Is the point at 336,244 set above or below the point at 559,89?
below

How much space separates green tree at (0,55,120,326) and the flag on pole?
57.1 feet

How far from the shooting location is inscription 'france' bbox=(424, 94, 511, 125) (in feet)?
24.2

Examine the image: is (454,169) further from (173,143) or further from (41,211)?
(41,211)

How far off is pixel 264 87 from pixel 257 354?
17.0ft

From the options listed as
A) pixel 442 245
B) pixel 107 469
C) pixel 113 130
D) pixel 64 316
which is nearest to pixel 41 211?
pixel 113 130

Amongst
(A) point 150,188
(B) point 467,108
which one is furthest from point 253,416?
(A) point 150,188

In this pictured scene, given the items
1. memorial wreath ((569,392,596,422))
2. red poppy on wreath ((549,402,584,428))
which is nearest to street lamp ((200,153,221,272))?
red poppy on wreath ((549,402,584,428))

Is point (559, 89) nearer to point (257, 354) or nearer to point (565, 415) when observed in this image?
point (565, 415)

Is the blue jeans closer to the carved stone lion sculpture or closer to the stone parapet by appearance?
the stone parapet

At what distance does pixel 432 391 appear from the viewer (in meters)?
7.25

-------

■ AIM ■
Give the entries again in full, exactly as they are written.

■ THE OUTPUT ■
Is the point at 336,244 set above or below the point at 559,89?
below

How much space separates green tree at (0,55,120,326) and the flag on pole?
57.1 feet

How far from the shooting location is inscription 'france' bbox=(424, 94, 511, 125) (in feet)?
24.2

Examine the image: is (454,169) further from (173,143) or further from (41,211)?
(41,211)

How far off is pixel 264 87 from pixel 257 354?
17.0ft

From the options listed as
A) pixel 442 245
B) pixel 107 469
C) pixel 113 130
D) pixel 64 316
which is nearest to pixel 41 211?
pixel 113 130

Amongst
(A) point 150,188
(B) point 467,108
which one is furthest from point 253,416?
(A) point 150,188

In this pictured scene, given the items
1. memorial wreath ((569,392,596,422))
2. red poppy on wreath ((549,402,584,428))
which is nearest to street lamp ((200,153,221,272))?
red poppy on wreath ((549,402,584,428))

Is point (559, 89) nearer to point (257, 354) or nearer to point (565, 415) when observed in this image?
point (565, 415)

Is the blue jeans closer to the carved stone lion sculpture or closer to the stone parapet by appearance?
the stone parapet

At what distance does pixel 432 391 appear from the viewer (in meters)?
7.25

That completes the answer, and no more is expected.